Daschle has said that under his leadership, the Senate will first complete its work on a bipartisan education bill backed by Bush. After that, it will turn to a bill expanding patients' rights cosponsored by Democrats and Republican Sen. John McCain of Arizona.

Later plans are still being solidified. But Democrats say they are contemplating early efforts to boost the minimum wage, create prescription-drug coverage for Medicare recipients and revamp election procedures.

Democrats will craft their own energy legislation, focusing more than Bush did on conservation, energy efficiency and short-term help for consumers. Gone will be Lott's hopes of pushing Bush's energy proposal, which focused on boosting supplies, through the Senate by July 4.

"There will still be some production incentives, but it won't be so dominant," said Sen. Jeff Bingaman, D-N.M., who will chair the Energy and Natural Resources Committee.

Senate Democrats also are envisioning hearings by the Governmental Affairs Committee on whether the Federal Energy Regulatory Commission has adequately overseen electricity prices; the Senate Judiciary Committee on recent FBI mishaps such as the spying case against former agent Robert Hanssen; and by an investigations subcommittee on rising gasoline prices.

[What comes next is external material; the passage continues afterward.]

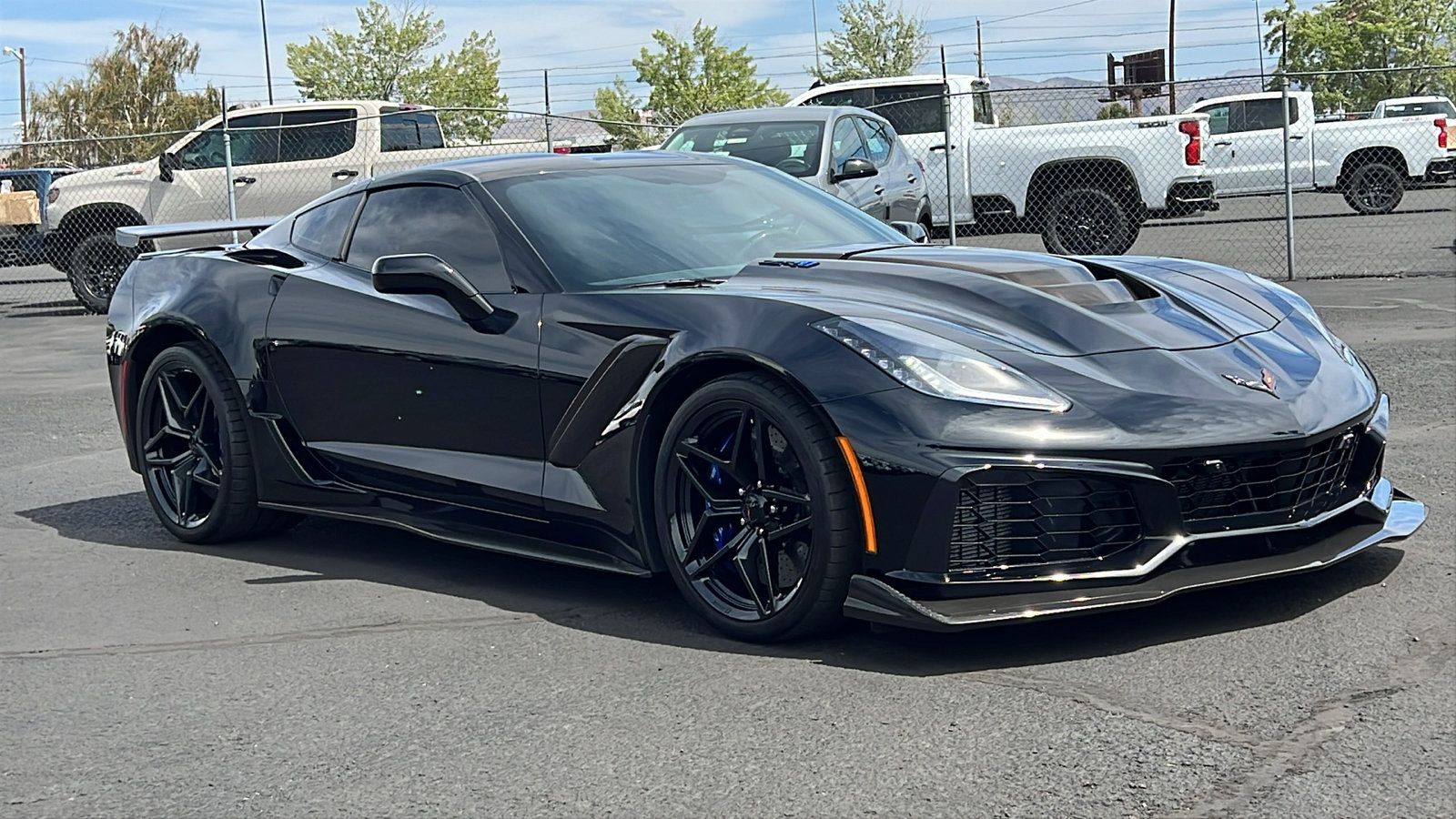 Used 2019 Chevrolet Corvette ZR1 RWD image 3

Despite the historic nature of the transition, the Democrats' moment will arrive with little fanfare.

Under current plans, Robert Byrd of West Virginia, the longest-serving Senate Democrat, will gavel the body into session on Wednesday. He will recognize Daschle to speak as majority leader, and the Democrats' reign will begin.

At the moment Daschle is recognized as majority leader, the top Democratic members on each committee will become chairmen.